I have watched things in the US grow progressively bleaker. I’ve watched the carefully constructed triumvirate government laid out in the US Constitution become a theoretical concept. Referred to academically. Ignored in practice. And yet, I resist succumbing to the (perhaps inevitable) conclusion that all is lost even though I am thoroughly convinced that the path back to a country that operates according to established rules of law that apply to everyone is decades long (and I do not expect I’ll be here to see it.) This is not how I expected the remainder of my life to play out.

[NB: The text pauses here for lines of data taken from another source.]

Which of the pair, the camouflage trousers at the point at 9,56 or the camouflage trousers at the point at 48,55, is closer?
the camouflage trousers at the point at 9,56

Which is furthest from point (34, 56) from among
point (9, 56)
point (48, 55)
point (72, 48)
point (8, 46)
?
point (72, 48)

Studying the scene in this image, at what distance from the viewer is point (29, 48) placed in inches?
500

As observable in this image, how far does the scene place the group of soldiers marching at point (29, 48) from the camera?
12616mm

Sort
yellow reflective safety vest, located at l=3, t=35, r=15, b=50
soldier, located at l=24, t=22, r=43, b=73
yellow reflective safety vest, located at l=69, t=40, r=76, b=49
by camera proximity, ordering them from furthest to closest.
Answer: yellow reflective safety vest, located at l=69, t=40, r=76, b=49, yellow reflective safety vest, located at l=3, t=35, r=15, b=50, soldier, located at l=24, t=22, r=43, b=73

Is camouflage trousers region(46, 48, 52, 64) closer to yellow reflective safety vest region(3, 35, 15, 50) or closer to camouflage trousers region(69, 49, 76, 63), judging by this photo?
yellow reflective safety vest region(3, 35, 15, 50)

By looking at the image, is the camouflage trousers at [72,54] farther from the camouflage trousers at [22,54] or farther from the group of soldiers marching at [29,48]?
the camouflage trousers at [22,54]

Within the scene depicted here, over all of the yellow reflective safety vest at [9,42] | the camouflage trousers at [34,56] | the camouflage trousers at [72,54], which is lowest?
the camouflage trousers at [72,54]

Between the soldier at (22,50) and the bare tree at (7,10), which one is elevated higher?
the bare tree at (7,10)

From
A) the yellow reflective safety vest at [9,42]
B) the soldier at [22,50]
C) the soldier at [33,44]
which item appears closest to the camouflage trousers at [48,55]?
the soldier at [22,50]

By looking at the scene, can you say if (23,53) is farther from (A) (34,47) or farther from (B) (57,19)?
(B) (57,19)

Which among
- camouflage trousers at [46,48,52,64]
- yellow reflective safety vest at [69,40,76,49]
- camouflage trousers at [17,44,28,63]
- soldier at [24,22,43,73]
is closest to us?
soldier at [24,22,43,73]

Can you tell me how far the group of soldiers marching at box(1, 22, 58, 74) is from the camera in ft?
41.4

Today is my father’s birthday and I miss him terribly. But I’m glad he died before my idiot compatriots re-elected this fucking shit show. My dad was a profoundly miserable individual, but in a sympathetic way. He was lost in this world without my mother and he was already a ghost in his last few years without her. He knew he would never have achieved anything without her support and he told me more than once that he’d lived too long. I am not like my father, but I understood him. I saw the fatigue. The attrition. The frustration of despair (“I’m just so goddamned sad!”). And at last…the relief when he knew he could finally disappear in peace. But he was also grateful that we loved him enough to spend our lives with him for as long as he lasted—unconditionally. That’s the only memory that really matters.
What does this have to do with my consulting business? Well, taking care of my mother until her death, my father through COVID and ultimately, his death and my subsequent car accident pretty much killed my interest in fostering a business.